SC: Can you describe the distinction between reporting a Form 1099-MISC and filing a Schedule C?
LB: In general, Form 1099-MISC is a form that sole proprietors, freelancers and contractors receive for their services rather than a form that they need to issue. It is used to report many different kinds of miscellaneous income, one of which is non-employee compensation. A Form 1099-MISC must be issued by a business to anyone that the business pays at least $600 for services during the year. A person who receives a 1099-MISC reporting non-employee compensation may be self-employed or work as an independent contractor.
On the other hand, self-employed individuals that operate as sole proprietors are required to file Schedule C to report their business income. IRS defines a business as “any activity carried on for the production of income from selling goods or performing services.”
In some cases, you may receive income that is reported as non-employee compensation on a Form 1099-MISC even though you are not an independent contractor or a sole proprietor. In that case, your income may be considered hobby income or as other income not requiring a Schedule C.
There are several different tests that the IRS uses to determine if income is considered to be hobby or self-employment income. In order to make this determination, taxpayers should consider the following factors:
- Does the time and effort put into the activity indicate an intention to make a profit?

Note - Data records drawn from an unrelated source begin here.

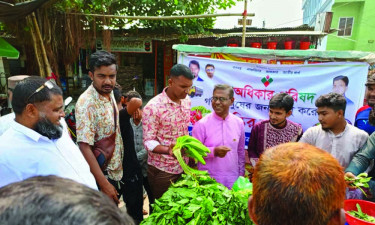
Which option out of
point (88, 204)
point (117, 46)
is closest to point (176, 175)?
point (88, 204)

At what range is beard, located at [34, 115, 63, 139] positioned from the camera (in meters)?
1.67

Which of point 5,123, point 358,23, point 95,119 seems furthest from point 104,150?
point 358,23

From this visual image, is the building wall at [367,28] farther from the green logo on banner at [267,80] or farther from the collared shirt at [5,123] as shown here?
the collared shirt at [5,123]

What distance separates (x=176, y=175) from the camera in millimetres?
2623

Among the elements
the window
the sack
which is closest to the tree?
the sack

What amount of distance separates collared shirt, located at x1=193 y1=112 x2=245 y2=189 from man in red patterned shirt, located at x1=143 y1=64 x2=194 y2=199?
0.24 meters

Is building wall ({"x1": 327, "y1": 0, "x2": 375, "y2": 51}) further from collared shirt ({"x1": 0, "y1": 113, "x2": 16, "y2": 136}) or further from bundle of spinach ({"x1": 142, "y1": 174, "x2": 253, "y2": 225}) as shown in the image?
collared shirt ({"x1": 0, "y1": 113, "x2": 16, "y2": 136})

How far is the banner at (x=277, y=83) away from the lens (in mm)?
3398

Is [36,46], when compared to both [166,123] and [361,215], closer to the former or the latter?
[166,123]

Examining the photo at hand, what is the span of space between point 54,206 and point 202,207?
112 cm

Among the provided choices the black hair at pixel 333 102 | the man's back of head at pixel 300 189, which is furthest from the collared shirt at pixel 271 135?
the man's back of head at pixel 300 189

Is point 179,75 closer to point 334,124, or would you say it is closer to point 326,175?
point 334,124

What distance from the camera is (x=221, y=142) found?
266cm

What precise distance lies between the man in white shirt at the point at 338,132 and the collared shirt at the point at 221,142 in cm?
88
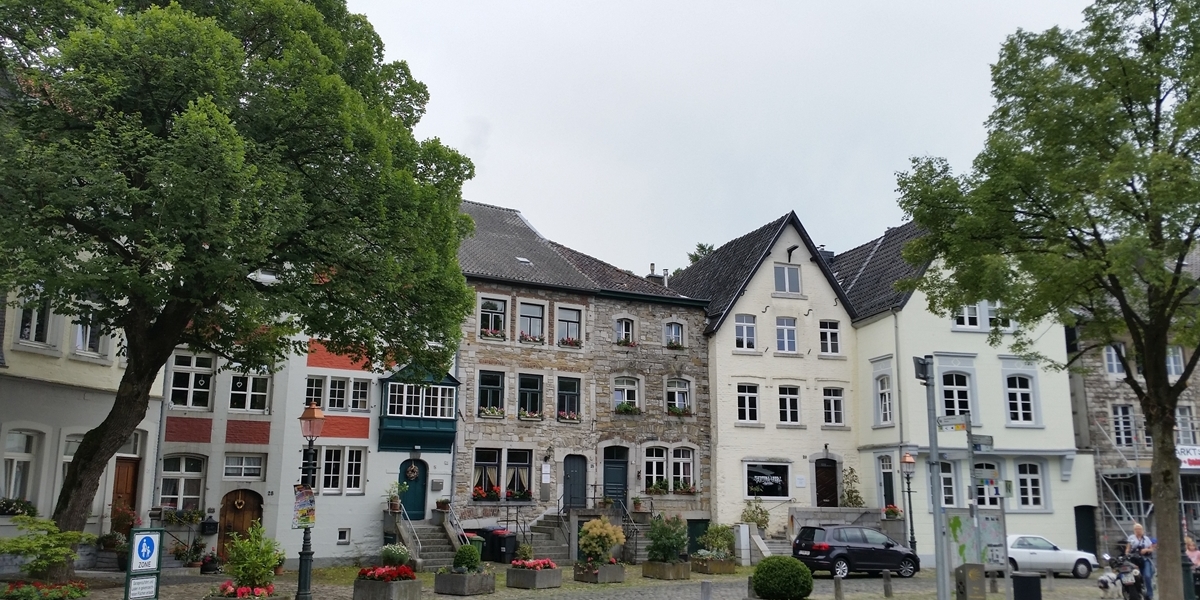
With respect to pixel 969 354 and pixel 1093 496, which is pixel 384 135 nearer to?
pixel 969 354

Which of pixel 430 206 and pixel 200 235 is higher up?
pixel 430 206

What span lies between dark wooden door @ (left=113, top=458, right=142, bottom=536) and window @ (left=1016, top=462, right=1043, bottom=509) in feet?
88.7

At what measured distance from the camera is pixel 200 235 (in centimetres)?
1533

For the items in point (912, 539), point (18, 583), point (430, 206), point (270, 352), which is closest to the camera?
point (18, 583)

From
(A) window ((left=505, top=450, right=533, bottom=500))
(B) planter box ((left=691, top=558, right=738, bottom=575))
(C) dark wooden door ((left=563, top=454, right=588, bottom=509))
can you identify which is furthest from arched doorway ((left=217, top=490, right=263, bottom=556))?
(B) planter box ((left=691, top=558, right=738, bottom=575))

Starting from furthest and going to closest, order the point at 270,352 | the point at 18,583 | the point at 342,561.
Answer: the point at 342,561 < the point at 270,352 < the point at 18,583

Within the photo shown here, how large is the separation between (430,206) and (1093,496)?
2663 centimetres

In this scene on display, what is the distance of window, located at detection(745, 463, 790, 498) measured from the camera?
32.1m

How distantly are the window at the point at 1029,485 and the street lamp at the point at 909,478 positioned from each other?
4.32 metres

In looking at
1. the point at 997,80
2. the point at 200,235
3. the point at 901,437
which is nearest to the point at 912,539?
the point at 901,437

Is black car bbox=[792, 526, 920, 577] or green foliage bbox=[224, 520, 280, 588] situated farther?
black car bbox=[792, 526, 920, 577]

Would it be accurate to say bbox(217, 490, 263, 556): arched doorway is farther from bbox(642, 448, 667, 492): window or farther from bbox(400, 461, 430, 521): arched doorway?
bbox(642, 448, 667, 492): window

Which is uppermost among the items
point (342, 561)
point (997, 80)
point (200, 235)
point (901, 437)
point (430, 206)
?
point (997, 80)

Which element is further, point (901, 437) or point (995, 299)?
point (901, 437)
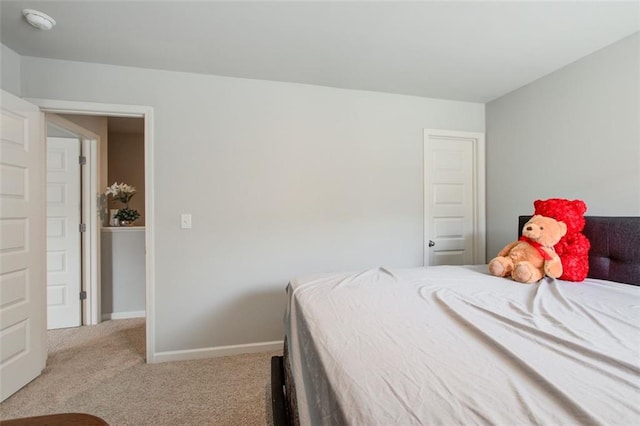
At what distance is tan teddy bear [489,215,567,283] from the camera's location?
1.66 m

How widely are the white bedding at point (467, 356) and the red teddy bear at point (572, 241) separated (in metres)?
0.22

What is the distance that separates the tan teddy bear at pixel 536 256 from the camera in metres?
1.66

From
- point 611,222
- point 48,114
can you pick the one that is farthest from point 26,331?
point 611,222

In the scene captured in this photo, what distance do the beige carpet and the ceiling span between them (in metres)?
2.28

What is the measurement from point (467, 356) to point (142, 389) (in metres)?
2.06

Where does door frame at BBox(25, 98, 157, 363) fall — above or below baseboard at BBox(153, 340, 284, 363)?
above

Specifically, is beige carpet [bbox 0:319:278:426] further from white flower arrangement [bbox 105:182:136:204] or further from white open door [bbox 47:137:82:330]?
white flower arrangement [bbox 105:182:136:204]

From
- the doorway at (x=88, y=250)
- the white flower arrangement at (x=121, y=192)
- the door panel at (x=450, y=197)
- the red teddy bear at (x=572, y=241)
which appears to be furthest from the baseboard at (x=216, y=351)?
the red teddy bear at (x=572, y=241)

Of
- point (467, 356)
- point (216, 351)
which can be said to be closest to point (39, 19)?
point (216, 351)

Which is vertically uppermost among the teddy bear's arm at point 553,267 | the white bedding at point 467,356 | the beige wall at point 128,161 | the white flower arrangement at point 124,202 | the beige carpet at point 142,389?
the beige wall at point 128,161

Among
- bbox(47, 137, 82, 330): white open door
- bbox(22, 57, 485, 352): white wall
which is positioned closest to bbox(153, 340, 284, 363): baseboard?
bbox(22, 57, 485, 352): white wall

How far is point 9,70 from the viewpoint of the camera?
189 cm

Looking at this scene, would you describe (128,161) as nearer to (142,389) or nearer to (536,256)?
(142,389)

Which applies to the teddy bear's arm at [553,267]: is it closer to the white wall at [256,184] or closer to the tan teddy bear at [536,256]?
the tan teddy bear at [536,256]
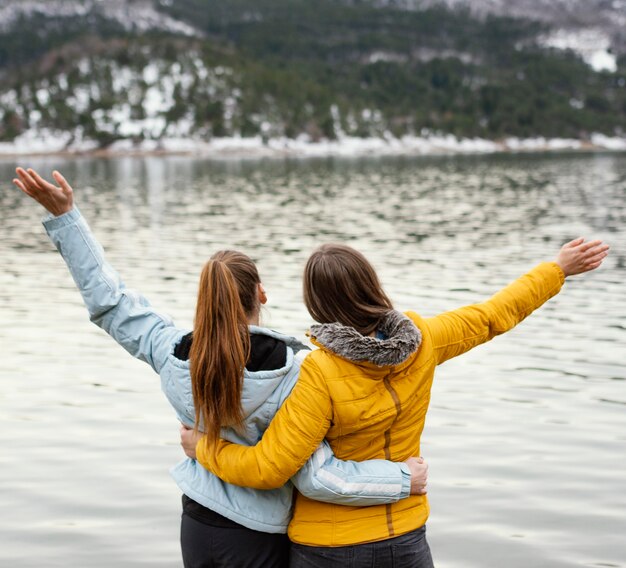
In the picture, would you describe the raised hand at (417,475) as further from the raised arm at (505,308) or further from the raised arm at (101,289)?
the raised arm at (101,289)

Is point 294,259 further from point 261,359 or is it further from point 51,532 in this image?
point 261,359

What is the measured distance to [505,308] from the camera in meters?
4.39

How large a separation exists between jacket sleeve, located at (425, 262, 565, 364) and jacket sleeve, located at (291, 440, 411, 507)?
549 mm

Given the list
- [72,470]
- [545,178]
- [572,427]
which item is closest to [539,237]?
[572,427]

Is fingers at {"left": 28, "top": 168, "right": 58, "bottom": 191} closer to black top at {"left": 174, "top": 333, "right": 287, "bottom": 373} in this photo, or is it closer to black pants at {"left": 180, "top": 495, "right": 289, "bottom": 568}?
black top at {"left": 174, "top": 333, "right": 287, "bottom": 373}

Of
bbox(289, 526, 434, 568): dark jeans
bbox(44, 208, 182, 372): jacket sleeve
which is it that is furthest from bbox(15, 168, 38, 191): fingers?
bbox(289, 526, 434, 568): dark jeans

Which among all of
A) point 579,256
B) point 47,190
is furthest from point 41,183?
point 579,256

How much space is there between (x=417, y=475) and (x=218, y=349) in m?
0.98

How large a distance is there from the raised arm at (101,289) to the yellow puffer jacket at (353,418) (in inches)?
20.5

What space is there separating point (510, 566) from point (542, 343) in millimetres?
8463

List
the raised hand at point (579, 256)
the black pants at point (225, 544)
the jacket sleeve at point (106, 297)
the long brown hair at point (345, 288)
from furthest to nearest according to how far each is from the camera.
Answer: the raised hand at point (579, 256) → the jacket sleeve at point (106, 297) → the black pants at point (225, 544) → the long brown hair at point (345, 288)

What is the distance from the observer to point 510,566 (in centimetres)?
712

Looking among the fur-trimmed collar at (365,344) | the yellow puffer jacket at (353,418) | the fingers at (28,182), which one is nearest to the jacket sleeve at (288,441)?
the yellow puffer jacket at (353,418)

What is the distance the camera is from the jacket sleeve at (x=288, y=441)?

- Does the taxpayer depend on income from the activity?
- If there are losses, are they due to circumstances beyond the taxpayer’s control or did they occur in the start-up phase of the business?
- Has the taxpayer changed methods of operation to improve profitability?
- Does the taxpayer or his/her advisors have the knowledge needed to carry on the activity as a successful business?
- Has the taxpayer made a profit in similar activities in the past?
- Does the activity make a profit in some years?
- Can the taxpayer expect to make a profit in the future from the appreciation of assets used in the activity?
For more information on what constitutes a business versus hobby income: Business or Deduction?
SC: What tips can you offer freelancers and contract professionals with a small amount of side-income for maximizing their return?
LB: For this category, it is not possible to provide a list of commonly overlooked deductions because what is deductible is unique to the business and is determined by what expenses are needed to carry out the activity. As a general rule, you can deduct the ordinary and necessary expenses for carrying on the activity. However, the total amount of deductions cannot exceed income from the activity, so ensuring that you don’t have expenses in excess of the income is critical.
If you are not self-employed as a sole proprietor, your income is likely treated as hobby income and any deductions will be reported as itemized deductions on a Schedule A.
SC: Looking ahead to the coming tax year, what tips can you offer DIY-ers for getting organized—and staying organized—in preparation to maximize next year’s tax return?
LB: Being organized is critical to ensure an easy tax filing process. A good place to start is by looking at the types of documents that you used last year when you filed your tax return. This will give you a good basis for knowing what you need next year. Creating a place to store tax related documents, such as receipts for expenses you will incur throughout the year, makes gathering these items later easier. The two most common examples of these types of expenses are receipts for medical expenses and those for charitable contributions.